Too many new businesses begin with an idea for a product or service that they think people want: then spend months, or sometimes even years, perfecting that offering without ever showing it to prospective customers, even in a rudimentary form. When they subsequently fail to achieve sufficient uptake, it is often because they never spoke to potential buyers to find out whether the offering was appealing – or not.
When customers eventually communicate that they don’t care about the idea, often through simple indifference, the start-up fails.
To overcome this common failing, the ‘Lean Start-Up’ method aims to provide a scientific approach to creating and managing start-ups, to bring new products and services to the market faster. The Lean approach aims to show entrepreneurs how to drive a start-up business (ie. how to steer, when to turn and when to persevere) and how to accelerate the growth of a new business by adopting an agile approach to developing new products and services, at the lowest possible risk.
Creating Order From Chaos
The lack of a tailored management process has led many start-ups to abandon all process, opting instead for “just do it” approach, that avoids all forms of management.

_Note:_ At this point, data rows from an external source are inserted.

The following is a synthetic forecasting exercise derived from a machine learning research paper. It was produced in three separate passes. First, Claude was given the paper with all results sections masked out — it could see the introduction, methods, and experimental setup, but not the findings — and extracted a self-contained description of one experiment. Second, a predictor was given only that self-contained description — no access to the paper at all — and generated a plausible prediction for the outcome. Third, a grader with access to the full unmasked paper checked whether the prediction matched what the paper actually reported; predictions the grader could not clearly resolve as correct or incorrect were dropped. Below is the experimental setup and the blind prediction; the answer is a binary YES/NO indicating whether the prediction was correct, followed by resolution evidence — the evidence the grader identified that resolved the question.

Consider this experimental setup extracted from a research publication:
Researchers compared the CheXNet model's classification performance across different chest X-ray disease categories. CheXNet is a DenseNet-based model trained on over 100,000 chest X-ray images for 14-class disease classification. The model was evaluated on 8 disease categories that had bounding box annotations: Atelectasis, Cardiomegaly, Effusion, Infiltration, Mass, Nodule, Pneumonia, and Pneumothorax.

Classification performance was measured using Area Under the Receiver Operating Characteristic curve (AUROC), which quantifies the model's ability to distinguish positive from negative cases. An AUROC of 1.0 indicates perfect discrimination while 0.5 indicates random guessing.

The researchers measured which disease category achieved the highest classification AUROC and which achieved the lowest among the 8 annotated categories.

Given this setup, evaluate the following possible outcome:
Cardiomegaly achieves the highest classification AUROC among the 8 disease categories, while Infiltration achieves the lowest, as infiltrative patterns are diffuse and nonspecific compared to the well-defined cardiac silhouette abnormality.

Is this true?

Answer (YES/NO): YES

But this is not the only option. Using the Lean Start-Up approach, companies can create order instead of chaos, by using simple tools to continuously test their vision with customers. Lean Start-up isn’t simply about spending less money. Nor is it just about “failing fast, failing cheap”. It is about putting a structured process around the development of new products and services.
The Lean Start-Up method starts from the premise that every start-up is a grand experiment attempting to answer a question. The question is not “Can this product be built?” but “Should this product be built?” and then “Can we build a sustainable business around this set of products and services?”
This experiment is more than just theoretical inquiry; it is a first prototype. If the experiment is successful, it allows entrepreneurs to get started their campaign: enlisting early adopters, adding employees to each further experiment or iteration and eventually starting to build the product or service. By the time the finished product or service is made available to the wider world, it will already have established customers. It will have solved real problems and built detailed specifications for what its target market requires.
Minimum Viable Product
A core component of Lean approach is the ‘build > measure > learn’ feedback loop. The first step is identifying the problem that needs solving and then developing a ‘Minimum Viable Product’ (MVP) to begin the testing process as quickly as possible. Once the MVP is established, the start-up business can work on tuning the engine. This will involve measurement and learning and must include metrics that can used to assess cause and effect.
The Lean Start-Up methodology often utilises an investigative development tool called the “Five Whys” – asking simple questions to study and solve problems along the way. When this process of measuring and learning is done correctly, it will be clear that a company is improving the business model or not. If not, it is a sign that it is time to change direction to test a new hypothesis about the offering and the current strategy.
While progress in manufacturing is often measured by the production of high quality goods, the measure of progress for Lean Start-ups is validated learning: finding clear answers in an environment of extreme uncertainty. Once entrepreneurs embrace validated learning, then development times can reduce very sharply. Once businesses focus on figuring the right offering to develop – ie. the thing that customers actually want and will pay for – they won’t need to spend months waiting for a beta launch to change the company’s direction. Instead, their plans for new products and services can be adapted continuously and in real-time: inch-by-inch and minute-by-minute.
You can find out about the Lean Start-Up concept in our free workshop on ‘Corporate Entrepreneurship’ at Kent 2020 Vision Start-Up LIVE, presented by Dr Tendayi Viki from the University of Kent.
About the Speaker:
Dr Tendayi Viki wears many hats as an academic, author, entrepreneur and consultant. He holds an MSc and a PhD in Psychology. He teaches Research Methods and Organizational Psychology at the University of Kent (UK). During his early academic career, Dr Viki researched various topics in social psychology including social identity, dehumanization, mergers and acquisitions, attitudes towards criminal justice and perceptions of hiphop music. He has also been a Research Assistant at Harvard University (USA), a Visiting Scholar at the University of Queensland (Australia) and a Visiting Research Fellow at Stanford University (USA). He has published over 30 scientific papers and several book chapters.